__Input data__.
*****

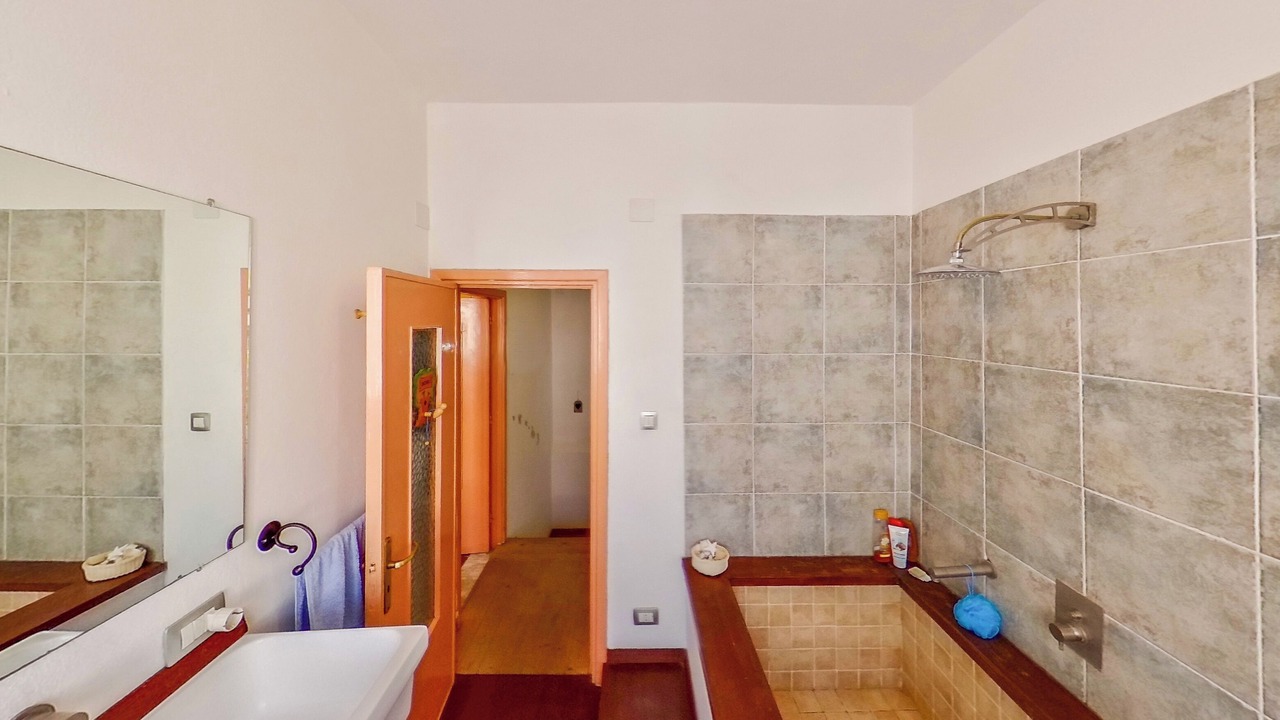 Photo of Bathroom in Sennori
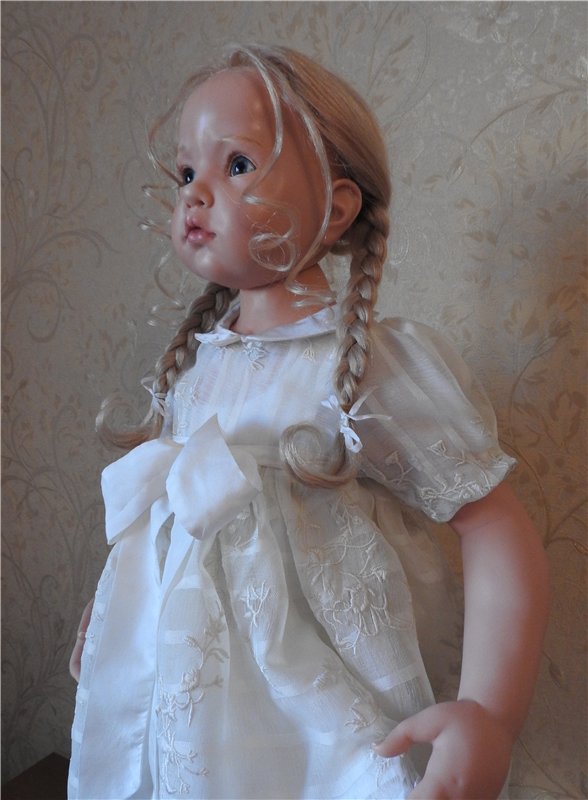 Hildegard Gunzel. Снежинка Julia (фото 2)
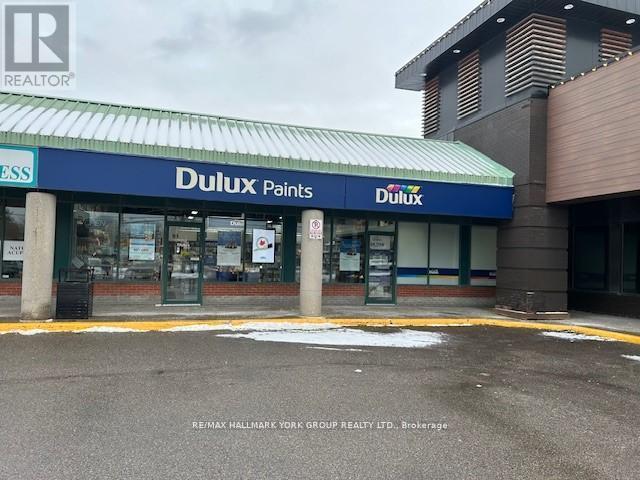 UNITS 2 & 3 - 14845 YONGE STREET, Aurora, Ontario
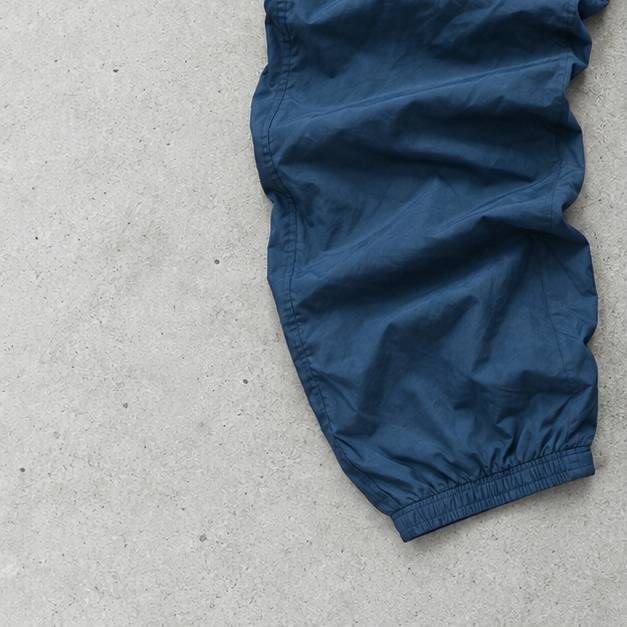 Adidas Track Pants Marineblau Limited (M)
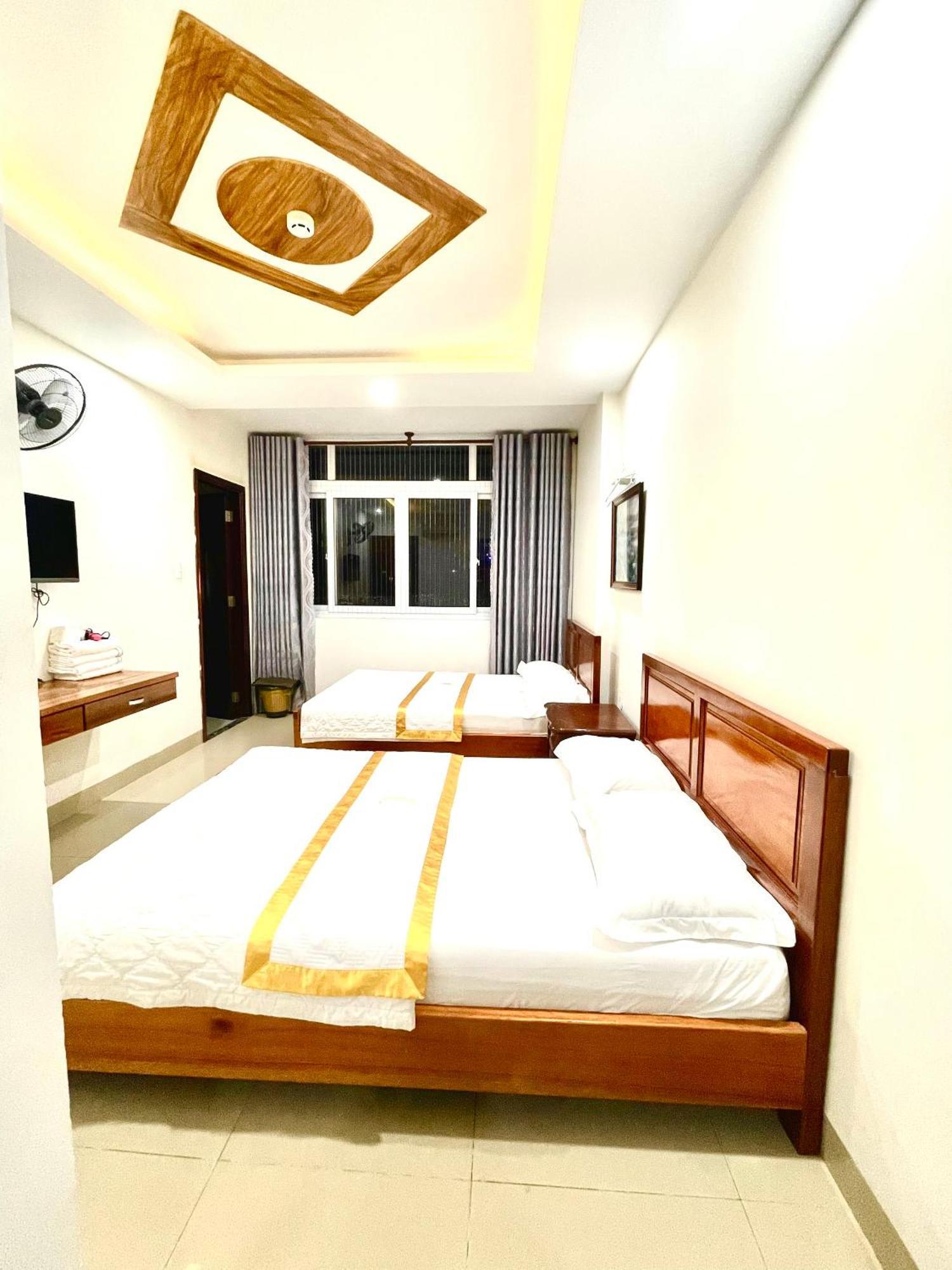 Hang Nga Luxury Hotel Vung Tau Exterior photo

*****

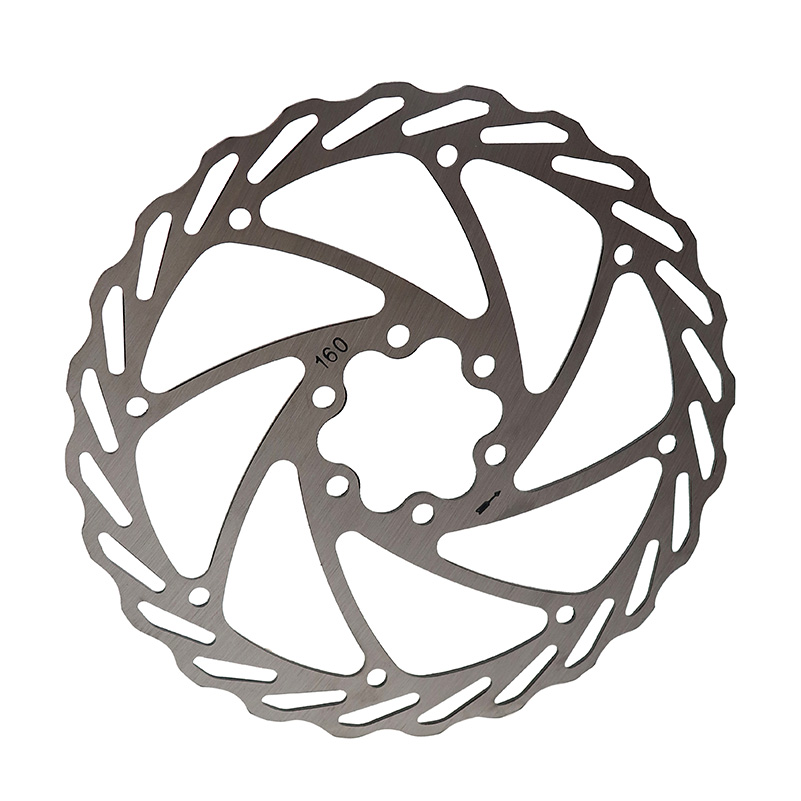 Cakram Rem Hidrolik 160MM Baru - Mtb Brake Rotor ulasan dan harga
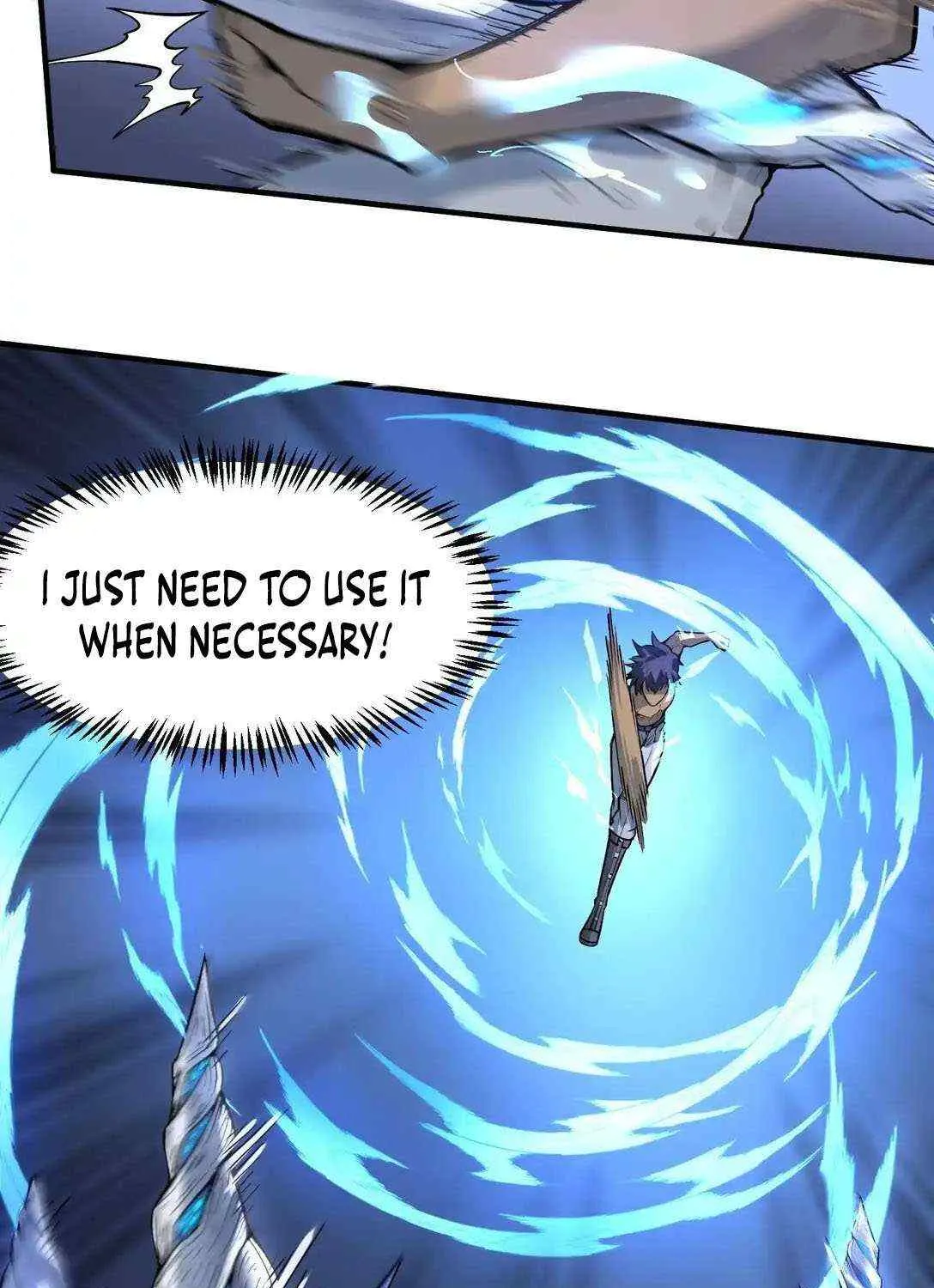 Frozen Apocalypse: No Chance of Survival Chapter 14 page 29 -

*****

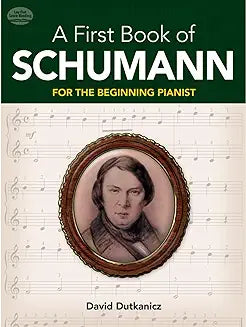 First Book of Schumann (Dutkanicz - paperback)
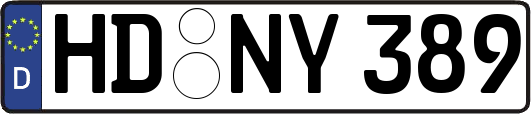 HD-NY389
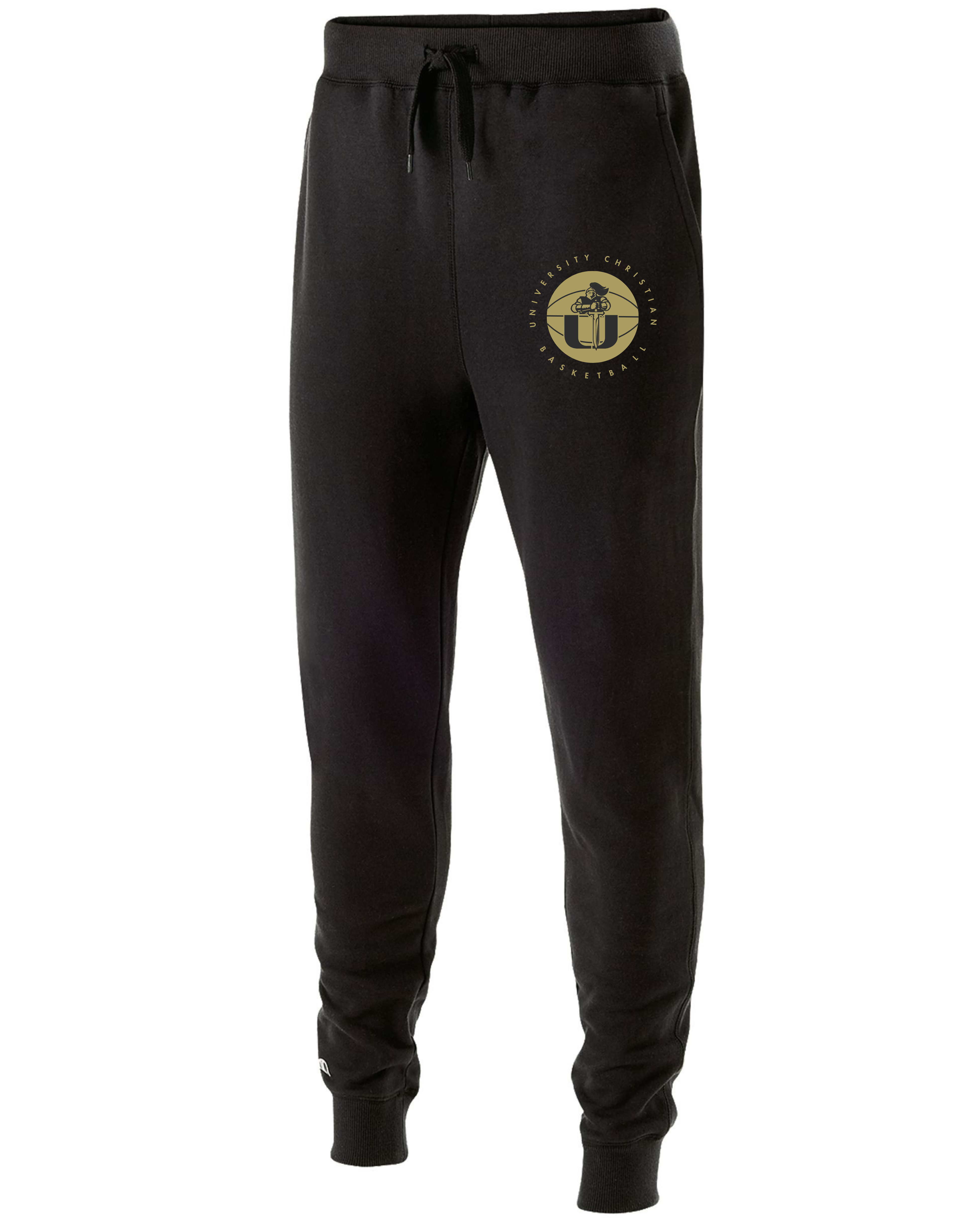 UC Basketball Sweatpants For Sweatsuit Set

*****

__How to complete this task__.
Please rewrite the data, everything from the line containing "Photo of Bathroom in Sennori" down to the line containing "Hang Nga Luxury", with "Track Pants" changed to "Sweatpants" and nothing else altered. Give only those lines and leave the pictures out.

__Exercise solution__.
 Photo of Bathroom in Sennori
 Hildegard Gunzel. Снежинка Julia (фото 2)
 UNITS 2 & 3 - 14845 YONGE STREET, Aurora, Ontario
 Adidas Sweatpants Marineblau Limited (M)
 Hang Nga Luxury Hotel Vung Tau Exterior photo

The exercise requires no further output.